When you retrieve a child and look up its parent, the parent document will also carry this metadata, making it easy to surface citations like “From document: Annual Report 2024, Section 3.”

2025 Trend: Contextual Chunk Headers

An emerging enhancement is adding a generated summary of the parent context as a header to each child chunk before embedding. This solves the out-of-context problem where child chunks are ambiguous without knowing what section they came from:

import anthropic

def add_context_header(parent_text: str, child_text: str) -> str:
    client = anthropic.Anthropic()
    summary = client.messages.create(
        model="claude-haiku-4-5-20251001",
        max_tokens=100,
        messages=[{
            "role": "user",
            "content": f"Summarize the context of this passage in one sentence:\n\n{parent_text[:500]}"
        }]
    ).content[0].text
    return f"[Context: {summary}]\n\n{child_text}"

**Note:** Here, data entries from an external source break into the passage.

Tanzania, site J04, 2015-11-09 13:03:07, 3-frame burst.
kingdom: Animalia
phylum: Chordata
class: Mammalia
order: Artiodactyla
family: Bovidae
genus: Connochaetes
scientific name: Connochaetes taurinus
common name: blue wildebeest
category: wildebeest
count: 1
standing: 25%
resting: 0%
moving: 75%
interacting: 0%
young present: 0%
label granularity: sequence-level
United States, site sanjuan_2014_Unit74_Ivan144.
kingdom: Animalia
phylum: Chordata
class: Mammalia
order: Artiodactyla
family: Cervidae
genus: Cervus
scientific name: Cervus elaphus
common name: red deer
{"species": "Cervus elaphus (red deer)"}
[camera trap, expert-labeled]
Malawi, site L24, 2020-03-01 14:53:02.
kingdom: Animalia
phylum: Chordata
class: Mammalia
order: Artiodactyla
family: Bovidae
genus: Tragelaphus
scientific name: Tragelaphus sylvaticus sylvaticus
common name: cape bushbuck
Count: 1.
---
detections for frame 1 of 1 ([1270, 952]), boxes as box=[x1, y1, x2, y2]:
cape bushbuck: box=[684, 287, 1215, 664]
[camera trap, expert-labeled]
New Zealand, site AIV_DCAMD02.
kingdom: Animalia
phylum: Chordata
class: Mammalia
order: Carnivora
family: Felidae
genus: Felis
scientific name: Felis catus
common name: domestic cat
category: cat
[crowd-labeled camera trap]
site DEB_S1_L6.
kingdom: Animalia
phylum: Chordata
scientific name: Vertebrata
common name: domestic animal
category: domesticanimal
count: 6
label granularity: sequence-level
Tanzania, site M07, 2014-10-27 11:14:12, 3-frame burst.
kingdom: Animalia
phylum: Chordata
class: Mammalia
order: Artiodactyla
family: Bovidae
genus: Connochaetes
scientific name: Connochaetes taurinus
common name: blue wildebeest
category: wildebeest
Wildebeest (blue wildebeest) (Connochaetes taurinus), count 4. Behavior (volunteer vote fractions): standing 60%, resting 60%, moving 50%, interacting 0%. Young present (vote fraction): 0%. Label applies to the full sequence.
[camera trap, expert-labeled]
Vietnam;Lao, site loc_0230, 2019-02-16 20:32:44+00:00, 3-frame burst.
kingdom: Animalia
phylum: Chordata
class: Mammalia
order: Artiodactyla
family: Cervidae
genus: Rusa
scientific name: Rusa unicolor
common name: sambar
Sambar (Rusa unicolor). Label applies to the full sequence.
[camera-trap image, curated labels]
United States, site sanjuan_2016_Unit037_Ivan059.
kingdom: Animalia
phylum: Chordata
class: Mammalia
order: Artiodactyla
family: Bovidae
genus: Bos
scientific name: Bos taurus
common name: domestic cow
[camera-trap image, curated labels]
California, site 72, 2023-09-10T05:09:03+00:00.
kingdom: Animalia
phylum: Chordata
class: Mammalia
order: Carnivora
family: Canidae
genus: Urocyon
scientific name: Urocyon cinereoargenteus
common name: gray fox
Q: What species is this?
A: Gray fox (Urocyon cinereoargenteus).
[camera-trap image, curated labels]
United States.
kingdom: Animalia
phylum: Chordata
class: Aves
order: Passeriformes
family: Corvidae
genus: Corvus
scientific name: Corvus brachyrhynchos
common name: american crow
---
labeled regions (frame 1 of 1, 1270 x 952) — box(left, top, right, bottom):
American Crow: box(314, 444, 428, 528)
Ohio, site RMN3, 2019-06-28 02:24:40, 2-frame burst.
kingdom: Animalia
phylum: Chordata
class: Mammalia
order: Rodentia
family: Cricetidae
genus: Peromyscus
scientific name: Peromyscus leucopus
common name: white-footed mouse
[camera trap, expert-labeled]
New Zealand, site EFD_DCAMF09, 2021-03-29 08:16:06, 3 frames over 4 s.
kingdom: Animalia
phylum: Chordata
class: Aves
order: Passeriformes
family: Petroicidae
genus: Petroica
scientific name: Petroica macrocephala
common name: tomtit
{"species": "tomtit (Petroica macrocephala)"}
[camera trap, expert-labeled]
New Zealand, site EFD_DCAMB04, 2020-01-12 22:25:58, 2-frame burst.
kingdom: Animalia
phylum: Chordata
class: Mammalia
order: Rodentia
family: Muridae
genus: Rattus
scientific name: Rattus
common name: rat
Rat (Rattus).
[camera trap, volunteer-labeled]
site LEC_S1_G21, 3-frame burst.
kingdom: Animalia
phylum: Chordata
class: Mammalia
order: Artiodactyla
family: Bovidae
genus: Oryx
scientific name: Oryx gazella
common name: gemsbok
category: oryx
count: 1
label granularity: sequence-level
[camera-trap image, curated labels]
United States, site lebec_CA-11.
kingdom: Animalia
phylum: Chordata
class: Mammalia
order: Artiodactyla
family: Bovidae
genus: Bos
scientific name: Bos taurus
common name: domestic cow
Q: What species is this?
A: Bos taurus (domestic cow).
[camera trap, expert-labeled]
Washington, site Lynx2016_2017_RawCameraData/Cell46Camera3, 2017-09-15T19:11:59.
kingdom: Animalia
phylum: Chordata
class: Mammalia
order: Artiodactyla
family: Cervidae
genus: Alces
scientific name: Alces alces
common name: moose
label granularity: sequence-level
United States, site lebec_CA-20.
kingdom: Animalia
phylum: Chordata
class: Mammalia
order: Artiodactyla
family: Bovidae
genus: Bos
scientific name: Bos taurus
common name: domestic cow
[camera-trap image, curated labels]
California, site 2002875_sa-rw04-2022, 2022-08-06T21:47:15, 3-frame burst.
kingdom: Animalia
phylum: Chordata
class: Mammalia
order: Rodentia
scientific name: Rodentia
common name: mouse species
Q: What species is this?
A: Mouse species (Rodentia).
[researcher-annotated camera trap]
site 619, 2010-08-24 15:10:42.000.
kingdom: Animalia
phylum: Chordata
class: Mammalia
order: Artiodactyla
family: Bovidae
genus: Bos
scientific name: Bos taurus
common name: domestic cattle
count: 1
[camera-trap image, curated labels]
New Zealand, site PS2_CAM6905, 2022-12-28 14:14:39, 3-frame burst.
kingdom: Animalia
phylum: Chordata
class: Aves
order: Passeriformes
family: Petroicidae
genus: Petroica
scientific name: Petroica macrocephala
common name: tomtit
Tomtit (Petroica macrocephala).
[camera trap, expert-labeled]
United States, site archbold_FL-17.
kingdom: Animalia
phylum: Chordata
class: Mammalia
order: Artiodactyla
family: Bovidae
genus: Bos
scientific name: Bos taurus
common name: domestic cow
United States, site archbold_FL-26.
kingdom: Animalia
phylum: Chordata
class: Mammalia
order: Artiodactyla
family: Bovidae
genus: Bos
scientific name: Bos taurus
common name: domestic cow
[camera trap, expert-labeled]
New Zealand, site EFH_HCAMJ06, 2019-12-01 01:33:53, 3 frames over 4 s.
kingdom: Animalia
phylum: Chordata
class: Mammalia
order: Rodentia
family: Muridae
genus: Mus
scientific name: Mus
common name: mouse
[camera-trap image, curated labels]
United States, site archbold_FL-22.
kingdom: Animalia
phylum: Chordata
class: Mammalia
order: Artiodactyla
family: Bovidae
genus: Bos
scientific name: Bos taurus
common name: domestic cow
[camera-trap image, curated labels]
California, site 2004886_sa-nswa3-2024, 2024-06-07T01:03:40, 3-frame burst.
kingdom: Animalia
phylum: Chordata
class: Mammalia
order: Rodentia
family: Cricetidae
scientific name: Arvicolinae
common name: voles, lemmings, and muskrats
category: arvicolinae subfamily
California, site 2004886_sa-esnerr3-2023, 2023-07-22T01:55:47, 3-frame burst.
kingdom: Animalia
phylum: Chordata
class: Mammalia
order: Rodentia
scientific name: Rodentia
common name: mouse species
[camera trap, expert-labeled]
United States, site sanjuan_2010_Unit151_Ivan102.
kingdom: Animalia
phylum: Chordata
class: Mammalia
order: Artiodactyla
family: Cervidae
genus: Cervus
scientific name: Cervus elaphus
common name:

This technique (popularized by Anthropic’s contextual retrieval research) can improve retrieval recall by 20–40% on ambiguous queries.

When Parent-Child Chunking Pays Off

The overhead is worth it when:

Your queries require context that spans multiple small chunks
You’re seeing “correct retrieval, bad generation” failures — the right chunk is found but the answer is incomplete
Your documents have clear hierarchical structure (articles with sections, contracts with clauses)
You have the storage budget for both a vector store and a document store

Skip it when:

Documents are already short enough to use as-is
Retrieval precision is your bottleneck (not generation quality)
You need to minimize operational complexity

Parent-child chunking is the architecture that makes RAG feel like it actually understands your documents rather than just pattern-matching against fragments.